- Quelle
======

Metallica überlebten sogar die Napster-Affäre. Als die Unsitte aufkam, sich die Musik gratis aus dem Internet zu ziehen, regierte die Band 2000 mit Klagen gegen die eigenen Fans, die sich die Songs auf diesem Weg besorgten.
Wunschkonzert nach Online-Voting
Die Reaktion der Verpetzten würde man heute als «Shitstorm» bezeichnen, doch nachhaltig beschädigen konnte der die Band-Fan-Beziehung nicht. Heute halten Metallica die Balance zwischen künstlerischer Freiheit, Geschäftsinteressen und Fanbefriedigung. 2011 gaben sie die Backingband für Lou Reed’s letztes Album «Lulu», ein verkopfter Murks, mit dem kaum jemand etwas anfangen konnte. Dafür kriegt der Fan bei der laufenden Tour, was er will.
Wer sein Ticket online kaufte, erhielt damit auch ein Stimmrecht. Das Programm wird per Internet-Voting bestimmt, gespielt werden die Songs, die am meisten Stimmen erhalten, plus das noch unveröffentlichte «Lords Of Summer».
Das ist Dienst am zahlenden Kunden und die konsequente Umsetzung des Konzepts Stadionrock. Wer derartige Massen vor sich hat, darf sich keine künstlerische Freiheit herausnehmen, sondern hat für Unterhaltung zu sorgen. Der Fan will Hits hören, denn dafür gibt er Geld aus, dafür nimmt er die Anreise in Extrazügen, in denen es viel zu wenig WCs gibt, in Kauf.

======

- Bereitgestellte Angaben
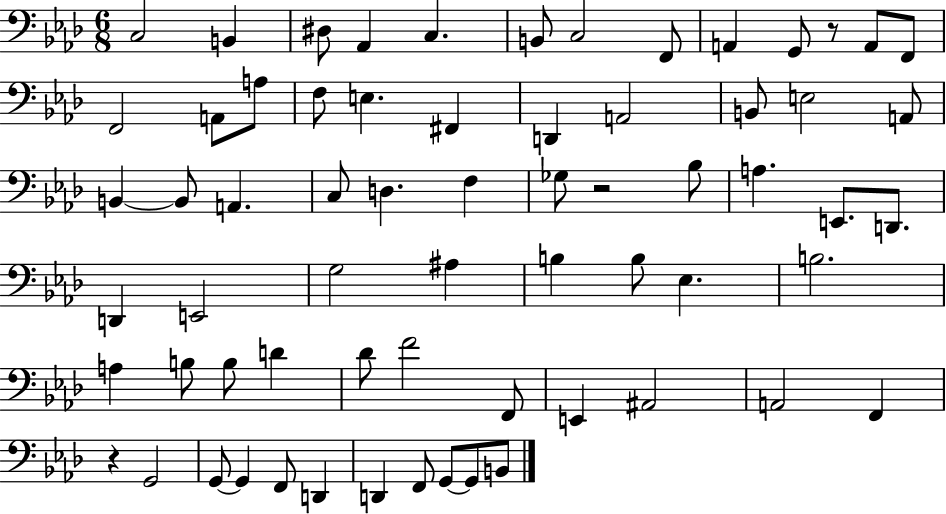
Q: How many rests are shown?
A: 3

======

Führe bitte den Text über Metallica nach seinem letzten Satz fort. Die Auflistung hat mit dem Text über Metallica nichts zu tun.

- Gelöste Aufgabe
Der Fan verlangt die Klassiker
Das Resultat der Fan-Abstimmung ist klar: Abgesehen von «St. Anger» und dem Cover «Whiskey In The Jar» stehen nur Songs aus den ersten fünf Alben auf dem Programm. Ein Dutzend der 18 Stücke, die heute Abend gespielt werden, kamen schon beim letzten Gastspiel am selben Ort zur Aufführung.
In den Pausen zwischen den Vorbands dieses eintägigen Festivals unter dem Titel «Sonisphere»meldet sich die Band auf den Videowänden. Ein weiterer Song aus einer Auswahl von drei Stücken kann per SMS in die Setlist gewählt werden. Irgendwie muss man die durch Downloads entgangenen Einnahmen ja kompensieren. Etwas über 2500 Stimmen gehen ein, nachdem Hetfield auch von der Bühne herab noch mal zum Simsen aufgefordert hat. Sieger ist «Orion». Das kultige, aber wenig hitträchtige Instrumental kommt als zweite Zugabe.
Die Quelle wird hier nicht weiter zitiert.